Directive:
Please write out the text of every record below word for word, leaving the pictures out.

Data to use:
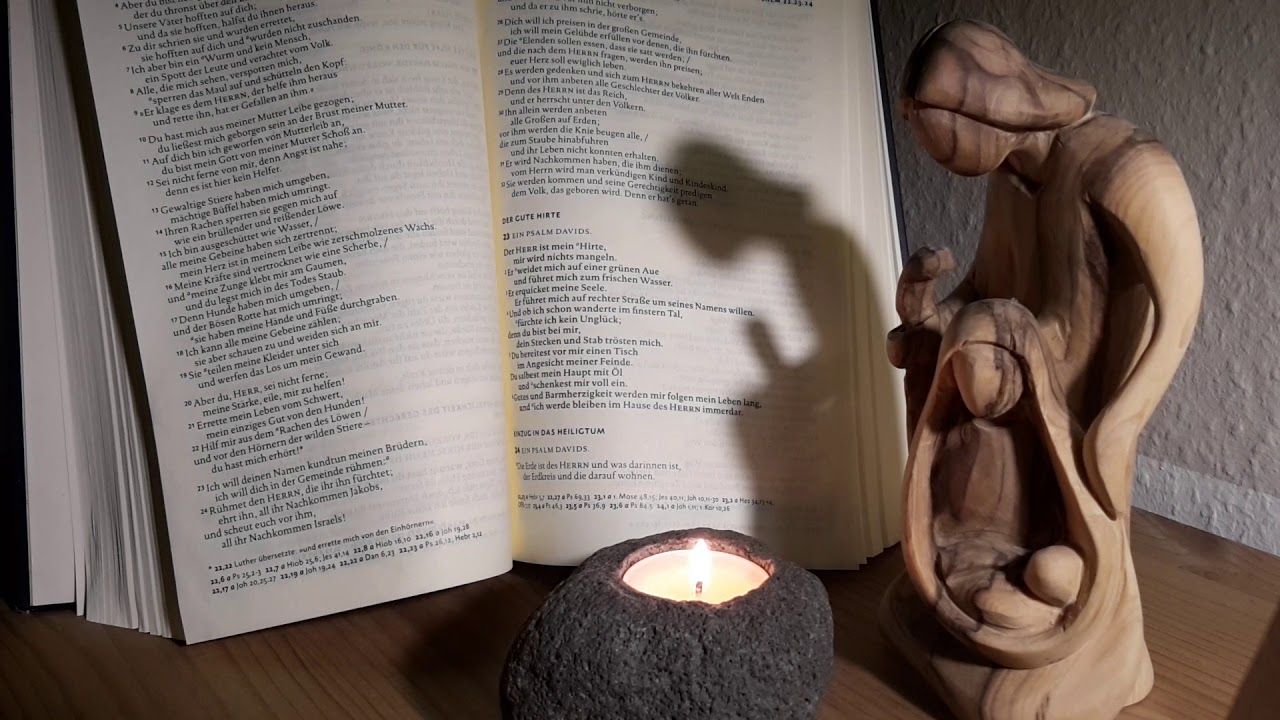 Abendgebet und Abendsegen - YouTube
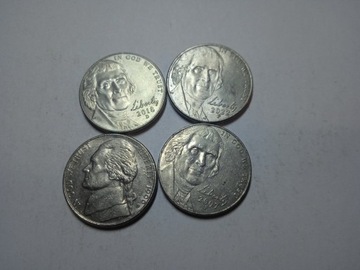 V/34  USA 5 CENTS 2022,18,07,1999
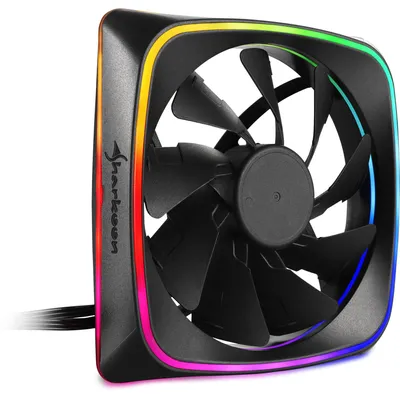 Produktbild von RGB SHARK Lights (schwarz, 120 mm)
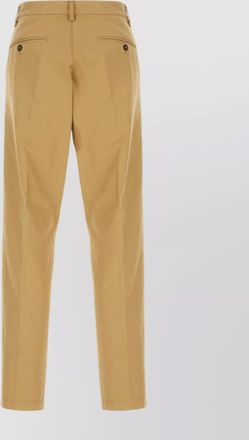 Dsquared2 cotton straight-leg trousers
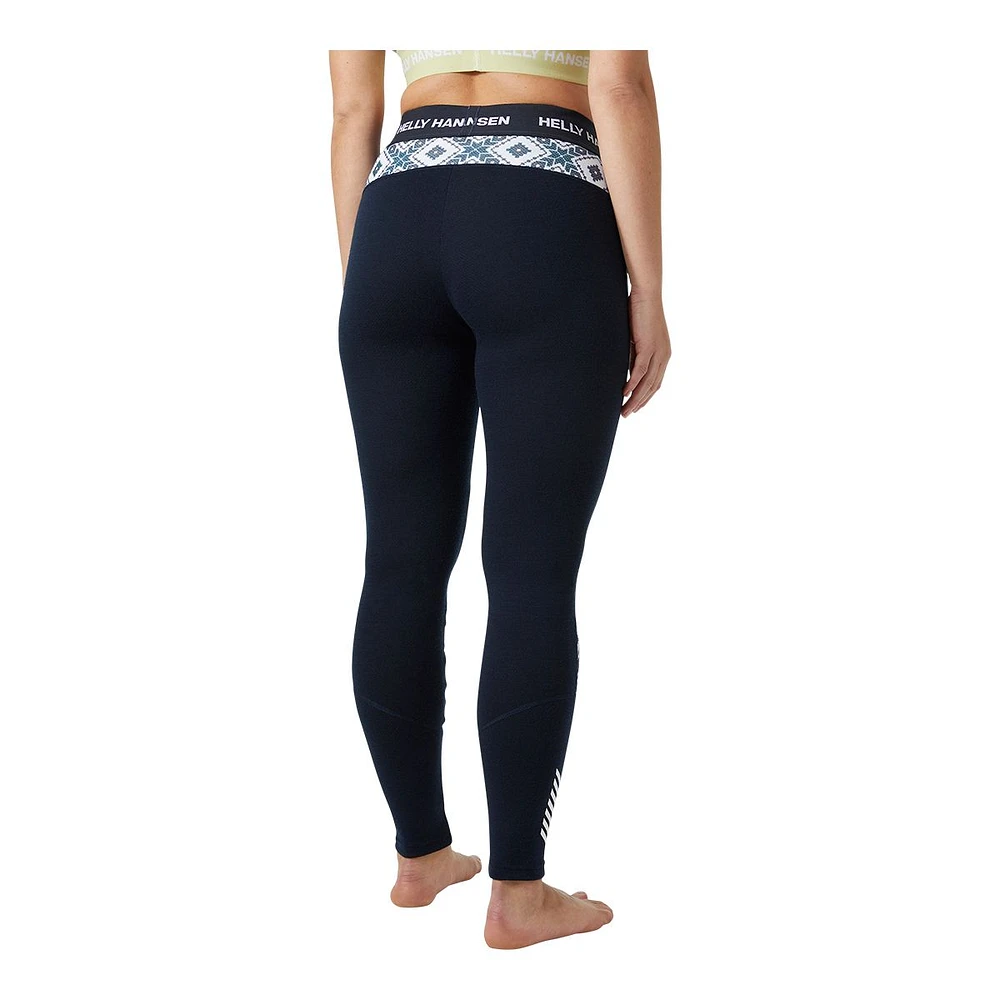 Helly Hansen Women's Lifa Merino Graphic Pants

Answer box:
 Abendgebet und Abendsegen - YouTube
 V/34  USA 5 CENTS 2022,18,07,1999
 Produktbild von RGB SHARK Lights (schwarz, 120 mm)
 Dsquared2 cotton straight-leg trousers
 Helly Hansen Women's Lifa Merino Graphic Pants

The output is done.